Design A placebo-controlled cross-over design with randomly assigned order of conditions. Participants were randomized to either alcoholic beverage [mean = 0.12 g% breath alcohol concentration (BrAC)] or placebo on the first night and then received the other beverage a week later. The next day, participants were assessed on test-taking, neurocognitive performance and mood state.
Participants A total of 196 college students (≥21 years) recruited from greater Boston.
Setting The trial was conducted at the General Clinical Research Center at the Boston Medical Center.
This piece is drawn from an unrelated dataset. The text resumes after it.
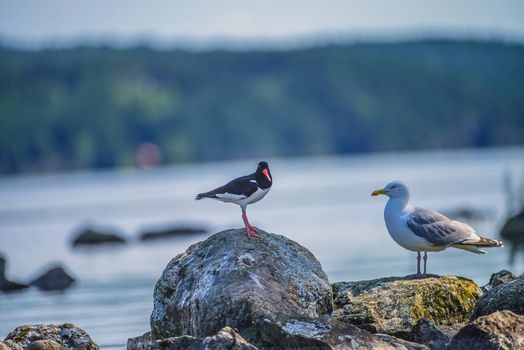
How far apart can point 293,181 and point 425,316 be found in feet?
288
Measurements The Graduate Record Examinations© (GREs) and a quiz on a lecture presented the previous day measured test-taking performance; the Neurobehavioral Evaluation System (NES3) and the Psychomotor Vigilance Test (PVT) measured neurocognitive performance; and the Profile of Mood States (POMS) measured mood.
Findings Test-taking performance was not affected on the morning after alcohol administration, but mood state and attention/reaction-time were affected.
Conclusion Drinking to a level of 0.12 g% BrAC does not affect next-day test-taking performance, but does affect some neurocognitive measures and mood state.